TEXT EXTRACT =>
╭──
The City Waites is a British early music ensemble. Formed in the early 1970s, they specialise in English music of the 16th and 17th centuries from the street, tavern, theatre and countryside — the music of ordinary people. They endeavour to appeal to a wide general audience as well as to scholars. They have toured the UK, much of Europe, the Middle East, the Far East and the USA, performing everywhere from major concert halls and universities to village squares. Collaborations include the National Theatre, the Royal Shakespeare Company and Shakespeare's Globe. They can be heard on several movie and TV soundtracks; they broadcast frequently and have made more than 30 CDs.
╰──
ACTIONS TO TAKE =>
A – Return the stretch of the City Waites passage from "The City Waites" through "than 30 CDs.".
B – Based on the City Waites passage, does each statement agree with the text? Answer yes or no for each and quote the deciding words. (i) The ensemble was formed in the early 1980s. (ii) The ensemble has worked with the Royal Shakespeare Company. (iii) The ensemble has made fewer than 20 CDs.
C – Write what comes next in the passage about the City Waites, picking up after its final sentence.

DATA SECTION =>
╭──
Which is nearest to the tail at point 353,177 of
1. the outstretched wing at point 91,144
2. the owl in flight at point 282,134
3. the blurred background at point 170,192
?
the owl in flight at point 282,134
╰──
EXPECTED ANSWERS =>
A –
The City Waites is a British early music ensemble. Formed in the early 1970s, they specialise in English music of the 16th and 17th centuries from the street, tavern, theatre and countryside — the music of ordinary people. They endeavour to appeal to a wide general audience as well as to scholars. They have toured the UK, much of Europe, the Middle East, the Far East and the USA, performing everywhere from major concert halls and universities to village squares. Collaborations include the National Theatre, the Royal Shakespeare Company and Shakespeare's Globe. They can be heard on several movie and TV soundtracks; they broadcast frequently and have made more than 30 CDs.

B –
(i) No: "Formed in the early 1970s"
(ii) Yes: "Collaborations include the National Theatre, the Royal Shakespeare Company and Shakespeare's Globe."
(iii) No: "have made more than 30 CDs"

C –
Performers

Lucie Skeaping 

Lucie Skeaping sings and plays the baroque violin. She is also founder-director of the Burning Bush, a band which explores klezmer (traditional Jewish music) as well as Arab-influenced music (another member of the band, Robin Jeffrey, plays Middle Eastern instruments). She presents BBC Radio 3's Early Music Show and other programmes which showcase early music ensembles of the UK and other countries. She has written the award-winning school book Let's Make Tudor Music and her "Musical Mystery Tour" visits numerous schools each year. Her many CDs include Home Sweet Home (with Ian Partidge), a celebration of 19th century parlour music, and English National Songs. Her book Broadside Ballads won the Music Industry Award for Best Classical Music Publication 2006. Her latest publication is Who Gave Thee Thy Jolly Red Nose?, an anthology of recorder music.

Douglas Wootton 
Douglas Wootton is one of the few tenors who accompany themselves on the lute. He also plays bandora, cittern, and tabor. Due to his promotion of the band they were voted the second-best Folk Band of the Year in the pages of Melody Maker. His down-to-earth approach sets the tone for the band. He also writes musicals for children.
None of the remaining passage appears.